Figure 2. Validation of the hit compound genipin.

A) Titration of genipin during the SN differentiation in healthy hPSC-ctr-H9 and iPSC-FD-S2 iPSCs. Differentiation protocol depicted in Fig. 1a was used. B) Quantification of genipin titration based on IF of BRN3A⁺ SNs. n=3–4 biological replicates. C) Titration of genipin in iPSC-FD-S2 cells during differentiation into SN-biased neural crest cells (top row) and SNs (bottom row). Cells were treated with indicated concentrations of genipin starting on day 2. Cells were then fixed on the indicated days and stained for SOX10 and TFAP2A (top) or BRN3A (bottom) and DAPI. D and E) Quantification of size of NC ridges and number of SNs upon genipin treatment. D) Area of ridges in c marked by DAPI staining (n=4–7 biological replicates) and E) number of BRN3A⁺ SNs in c were quantified (n=3–5 biological replicates).
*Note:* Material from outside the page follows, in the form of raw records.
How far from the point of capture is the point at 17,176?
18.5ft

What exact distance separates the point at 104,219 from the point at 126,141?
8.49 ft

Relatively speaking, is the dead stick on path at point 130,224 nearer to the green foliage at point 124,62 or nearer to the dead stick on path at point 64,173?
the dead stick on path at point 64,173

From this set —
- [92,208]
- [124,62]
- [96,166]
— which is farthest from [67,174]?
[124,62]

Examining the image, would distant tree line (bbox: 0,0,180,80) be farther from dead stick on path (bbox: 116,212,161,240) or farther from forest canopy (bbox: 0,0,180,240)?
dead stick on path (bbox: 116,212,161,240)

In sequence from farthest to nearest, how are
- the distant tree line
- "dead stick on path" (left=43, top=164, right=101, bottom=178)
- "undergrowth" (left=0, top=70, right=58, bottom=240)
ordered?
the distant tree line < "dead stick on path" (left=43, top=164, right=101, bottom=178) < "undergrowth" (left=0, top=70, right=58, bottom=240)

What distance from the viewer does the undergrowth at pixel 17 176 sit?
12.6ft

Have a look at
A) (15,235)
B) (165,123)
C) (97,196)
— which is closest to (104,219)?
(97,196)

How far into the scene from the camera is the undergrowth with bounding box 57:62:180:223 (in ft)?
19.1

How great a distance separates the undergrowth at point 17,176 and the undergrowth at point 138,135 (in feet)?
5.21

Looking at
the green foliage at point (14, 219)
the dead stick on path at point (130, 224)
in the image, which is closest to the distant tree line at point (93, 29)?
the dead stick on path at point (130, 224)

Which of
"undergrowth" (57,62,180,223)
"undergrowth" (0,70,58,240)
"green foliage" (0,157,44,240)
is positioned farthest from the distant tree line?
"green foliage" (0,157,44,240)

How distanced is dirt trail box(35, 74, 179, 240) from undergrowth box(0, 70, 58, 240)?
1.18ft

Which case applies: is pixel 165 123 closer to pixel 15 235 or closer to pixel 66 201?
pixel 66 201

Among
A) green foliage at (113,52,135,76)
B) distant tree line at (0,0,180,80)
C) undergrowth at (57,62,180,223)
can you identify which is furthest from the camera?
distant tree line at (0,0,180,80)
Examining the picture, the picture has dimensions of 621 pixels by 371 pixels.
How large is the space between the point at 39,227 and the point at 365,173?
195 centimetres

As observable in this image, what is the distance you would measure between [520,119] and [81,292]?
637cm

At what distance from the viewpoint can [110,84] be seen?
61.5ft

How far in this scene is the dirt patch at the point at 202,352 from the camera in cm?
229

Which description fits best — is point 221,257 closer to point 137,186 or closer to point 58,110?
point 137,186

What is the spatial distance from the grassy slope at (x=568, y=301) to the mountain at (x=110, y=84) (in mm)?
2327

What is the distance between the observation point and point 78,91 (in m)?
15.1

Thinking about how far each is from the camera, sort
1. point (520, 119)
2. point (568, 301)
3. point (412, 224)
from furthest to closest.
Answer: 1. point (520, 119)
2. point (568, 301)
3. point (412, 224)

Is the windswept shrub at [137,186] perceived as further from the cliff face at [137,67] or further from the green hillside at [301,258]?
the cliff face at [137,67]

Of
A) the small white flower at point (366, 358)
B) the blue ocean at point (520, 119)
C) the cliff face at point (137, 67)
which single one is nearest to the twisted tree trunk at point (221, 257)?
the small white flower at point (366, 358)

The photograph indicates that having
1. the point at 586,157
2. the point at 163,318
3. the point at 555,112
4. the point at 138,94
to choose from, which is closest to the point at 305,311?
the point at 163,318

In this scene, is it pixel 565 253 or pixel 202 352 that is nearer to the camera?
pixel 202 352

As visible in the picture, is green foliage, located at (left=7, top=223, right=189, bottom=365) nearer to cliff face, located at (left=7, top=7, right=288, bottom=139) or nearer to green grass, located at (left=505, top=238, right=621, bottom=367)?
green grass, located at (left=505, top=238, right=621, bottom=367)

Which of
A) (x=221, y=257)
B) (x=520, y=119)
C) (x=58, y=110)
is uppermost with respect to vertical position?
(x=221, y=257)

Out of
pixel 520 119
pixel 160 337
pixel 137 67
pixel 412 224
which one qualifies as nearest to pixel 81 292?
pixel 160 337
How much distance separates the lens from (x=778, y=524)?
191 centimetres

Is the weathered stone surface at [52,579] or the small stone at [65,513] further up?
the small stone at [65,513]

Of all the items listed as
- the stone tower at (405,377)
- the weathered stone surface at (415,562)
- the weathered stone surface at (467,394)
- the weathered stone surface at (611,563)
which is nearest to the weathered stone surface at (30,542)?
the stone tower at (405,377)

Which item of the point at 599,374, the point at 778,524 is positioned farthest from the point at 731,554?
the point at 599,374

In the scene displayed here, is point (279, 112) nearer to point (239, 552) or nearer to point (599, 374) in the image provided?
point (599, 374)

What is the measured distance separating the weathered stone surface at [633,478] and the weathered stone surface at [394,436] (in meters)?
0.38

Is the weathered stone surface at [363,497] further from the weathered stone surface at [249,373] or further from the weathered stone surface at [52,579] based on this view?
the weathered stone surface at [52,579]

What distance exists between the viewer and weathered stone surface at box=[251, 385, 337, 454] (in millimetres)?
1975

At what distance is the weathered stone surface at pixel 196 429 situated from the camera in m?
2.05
F) Genipin commercially obtained from both Sigma and Biomaterials rescues SN differentiation in iPSC-FD-S2. Cells were differentiated in the presence of genipin from either source starting on day 2. Cells were fixed on day 20 and stained for BRN3A and DAPI. n=3–7 biological replicates. All graphs show mean ± s.d. For B, D, E, and F, one-way ANOVA, *p<0.05, **p<0.005.